Antonio Valeriano (c. 1521–1605) was a colonial Mexican, Nahua scholar and politician. He was a collaborator with fray Bernardino de Sahagún in the creation of the twelve-volume General History of the Things of New Spain, the Florentine Codex, He served as judge-governor of both his home, Azcapotzalco, and of Tenochtitlan, in Spanish colonial New Spain.

Career
Antonio de Valeriano was the most accomplished pupil and then native scholar at the Franciscan Colegio de Santa Cruz de Tlatelolco. As with other students at the colegio, Valeriano was taught literacy in Nahuatl, Spanish, and Latin.  Bernardino de Sahagún singled out Valeriano as "one of my collaborators ... collegians expert in grammar. The principal and most learned of them was Antonio de Valeriano of Atzcapoltzalco."  He was also praised by Franciscan Fray Juan Bautista, who preserved the last letter that Valeriano wrote him in Latin. Valeriano says that "my hands are trembling, my eyes are clouded, and my ears closed" () and signing as "Your most loving, but unworthy, Antonius Valerianus" ).

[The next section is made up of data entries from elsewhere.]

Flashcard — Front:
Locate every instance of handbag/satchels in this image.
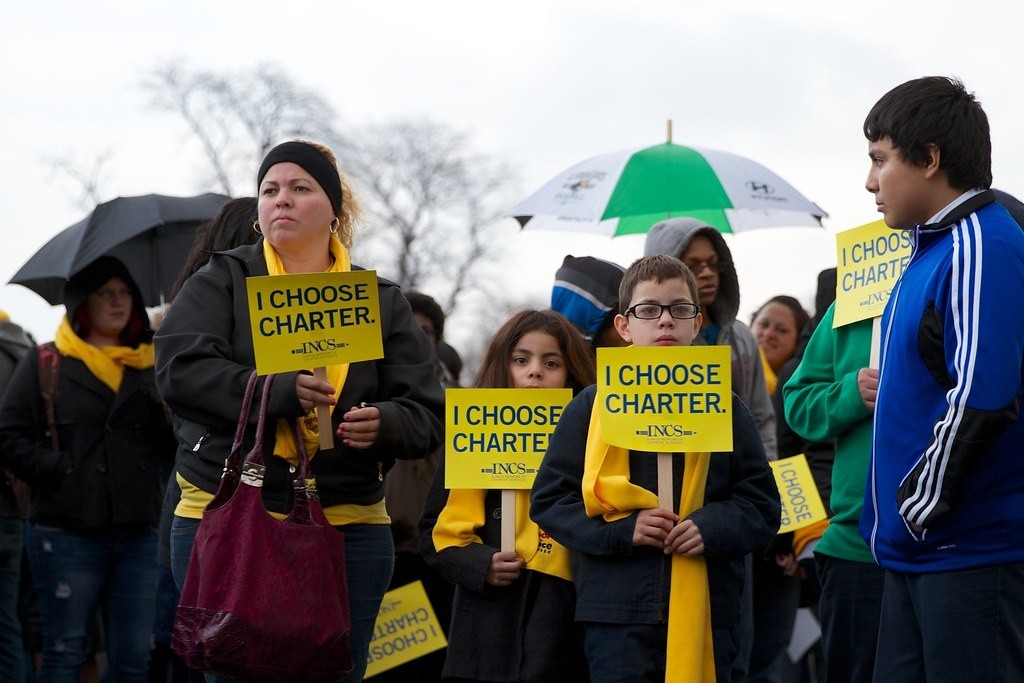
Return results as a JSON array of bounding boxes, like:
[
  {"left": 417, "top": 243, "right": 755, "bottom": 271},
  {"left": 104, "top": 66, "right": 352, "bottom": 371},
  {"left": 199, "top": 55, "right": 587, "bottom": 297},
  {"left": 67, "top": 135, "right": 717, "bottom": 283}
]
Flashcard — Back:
[{"left": 171, "top": 370, "right": 355, "bottom": 683}]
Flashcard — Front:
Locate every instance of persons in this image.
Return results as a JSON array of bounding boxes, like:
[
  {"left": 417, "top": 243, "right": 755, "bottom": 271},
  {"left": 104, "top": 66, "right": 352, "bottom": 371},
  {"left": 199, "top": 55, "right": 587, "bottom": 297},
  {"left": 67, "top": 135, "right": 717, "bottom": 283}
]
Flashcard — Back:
[
  {"left": 529, "top": 255, "right": 782, "bottom": 683},
  {"left": 864, "top": 75, "right": 1024, "bottom": 682},
  {"left": 0, "top": 197, "right": 260, "bottom": 683},
  {"left": 364, "top": 255, "right": 627, "bottom": 683},
  {"left": 153, "top": 139, "right": 446, "bottom": 683},
  {"left": 644, "top": 219, "right": 881, "bottom": 683}
]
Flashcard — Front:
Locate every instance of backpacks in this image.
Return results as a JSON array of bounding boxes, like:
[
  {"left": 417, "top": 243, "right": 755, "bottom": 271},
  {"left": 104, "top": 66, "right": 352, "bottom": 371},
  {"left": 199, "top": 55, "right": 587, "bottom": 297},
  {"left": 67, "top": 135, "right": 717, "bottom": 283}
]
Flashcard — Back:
[{"left": 7, "top": 342, "right": 59, "bottom": 520}]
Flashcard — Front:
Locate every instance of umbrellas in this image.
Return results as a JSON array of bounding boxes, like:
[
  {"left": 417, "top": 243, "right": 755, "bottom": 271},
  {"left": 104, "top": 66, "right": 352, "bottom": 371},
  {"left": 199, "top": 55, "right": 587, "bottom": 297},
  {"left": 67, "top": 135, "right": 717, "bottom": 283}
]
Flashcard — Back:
[
  {"left": 6, "top": 192, "right": 237, "bottom": 309},
  {"left": 501, "top": 119, "right": 830, "bottom": 238}
]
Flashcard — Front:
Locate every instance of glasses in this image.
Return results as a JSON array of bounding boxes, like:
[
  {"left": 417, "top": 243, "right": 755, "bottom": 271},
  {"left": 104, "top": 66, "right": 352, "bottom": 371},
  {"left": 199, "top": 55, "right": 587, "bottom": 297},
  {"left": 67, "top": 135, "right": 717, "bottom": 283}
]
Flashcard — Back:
[
  {"left": 688, "top": 263, "right": 726, "bottom": 274},
  {"left": 624, "top": 304, "right": 701, "bottom": 320}
]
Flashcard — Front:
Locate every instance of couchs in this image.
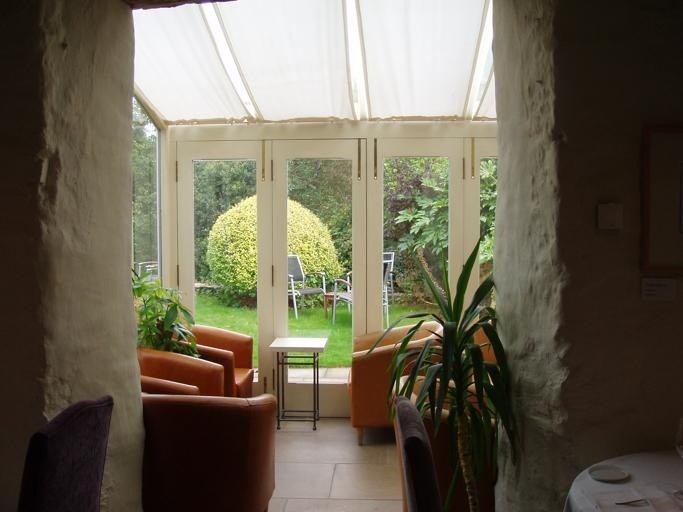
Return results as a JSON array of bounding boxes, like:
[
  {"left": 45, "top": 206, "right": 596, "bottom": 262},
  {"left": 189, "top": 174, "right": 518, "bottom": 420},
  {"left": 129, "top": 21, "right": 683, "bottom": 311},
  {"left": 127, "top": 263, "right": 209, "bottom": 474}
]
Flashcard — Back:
[
  {"left": 351, "top": 321, "right": 445, "bottom": 445},
  {"left": 392, "top": 368, "right": 497, "bottom": 427},
  {"left": 136, "top": 348, "right": 226, "bottom": 397},
  {"left": 138, "top": 324, "right": 275, "bottom": 398},
  {"left": 139, "top": 391, "right": 278, "bottom": 511}
]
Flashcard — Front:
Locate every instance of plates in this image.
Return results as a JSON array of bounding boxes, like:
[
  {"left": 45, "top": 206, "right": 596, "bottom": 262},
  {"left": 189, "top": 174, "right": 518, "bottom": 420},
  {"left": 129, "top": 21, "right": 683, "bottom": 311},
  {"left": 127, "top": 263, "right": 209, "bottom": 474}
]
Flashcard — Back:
[{"left": 588, "top": 464, "right": 630, "bottom": 481}]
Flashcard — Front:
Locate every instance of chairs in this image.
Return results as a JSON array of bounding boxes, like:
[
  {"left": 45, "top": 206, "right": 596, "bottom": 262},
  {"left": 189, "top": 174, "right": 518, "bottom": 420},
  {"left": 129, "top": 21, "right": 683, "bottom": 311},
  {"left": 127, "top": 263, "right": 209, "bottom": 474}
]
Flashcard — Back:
[
  {"left": 394, "top": 396, "right": 445, "bottom": 511},
  {"left": 137, "top": 260, "right": 158, "bottom": 277},
  {"left": 346, "top": 251, "right": 395, "bottom": 311},
  {"left": 287, "top": 255, "right": 326, "bottom": 319},
  {"left": 17, "top": 395, "right": 114, "bottom": 512},
  {"left": 329, "top": 262, "right": 390, "bottom": 328}
]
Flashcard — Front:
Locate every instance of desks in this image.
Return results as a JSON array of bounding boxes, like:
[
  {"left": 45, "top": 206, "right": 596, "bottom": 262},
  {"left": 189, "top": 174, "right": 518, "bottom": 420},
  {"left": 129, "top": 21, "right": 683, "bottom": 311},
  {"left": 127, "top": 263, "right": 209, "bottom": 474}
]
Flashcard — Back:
[
  {"left": 269, "top": 337, "right": 327, "bottom": 431},
  {"left": 567, "top": 448, "right": 682, "bottom": 511}
]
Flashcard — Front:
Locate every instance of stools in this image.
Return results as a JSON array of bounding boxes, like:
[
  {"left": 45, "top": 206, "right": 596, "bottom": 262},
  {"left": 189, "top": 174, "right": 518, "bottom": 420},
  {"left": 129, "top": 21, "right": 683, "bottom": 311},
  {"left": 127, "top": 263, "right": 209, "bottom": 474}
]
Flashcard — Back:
[{"left": 324, "top": 292, "right": 334, "bottom": 319}]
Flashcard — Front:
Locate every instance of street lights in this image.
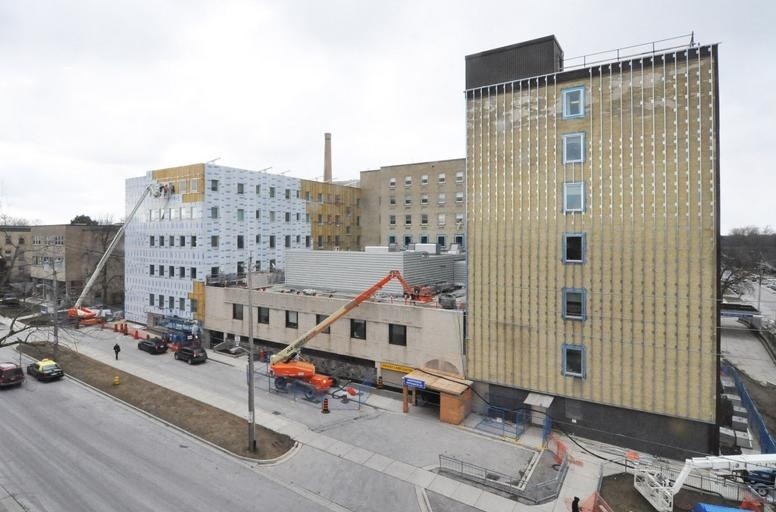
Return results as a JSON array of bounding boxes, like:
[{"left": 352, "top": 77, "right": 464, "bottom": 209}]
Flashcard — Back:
[{"left": 42, "top": 258, "right": 62, "bottom": 353}]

Valeriano and other pupils and former pupils of the colegio are to be credited with their collaboration with the Franciscans in creating religious texts, dictionaries, and other texts such as Sahagún's magnum opus of the General History of the Things of New Spain, the Florentine Codex.

Position in Tenochtitlan 
Valeriano served as judge-governor of San Juan Tenochtitlan, the former capital of the Aztec Empire, from 1573 to 1599. The city had only recently begun to be ruled by non-dynastic governors, its governors often having been descendants of the old Aztec emperors until the death of Luis de Santa María Nanacacipactzin in 1565. These dynastic governors used the old royal title tlatoani; beginning with Valeriano's predecessor Francisco Jiménez, governors of the city were simply called juez-gobernador. Though not noble himself, Valeriano was of Nahua origin and was connected to the previous royal dynasty through marrying a daughter of the tlatoani and governor Diego de Alvarado Huanitzin.

As judge-governor, Valeriano operated between two worlds; he spoke both Spanish and Nahuatl and served as both a preserver and destroyer of the pre-colonial culture. He dressed as a Spaniard, but artistic depictions of him varied. Some depicted him the same as the other judge-governors. It also appears that some in Tenochtitlan saw Valeriano as almost a tlatoani, since he in one depiction in the Aubin Codex is shown with a crown and seated on a throne. The depiction differs from how the same codex depicts the tlatoani however, in that he is shown with a brown Spanish shirt rather than Nahua attire and that he is holding a staff of justice (symbolizing his role as judge).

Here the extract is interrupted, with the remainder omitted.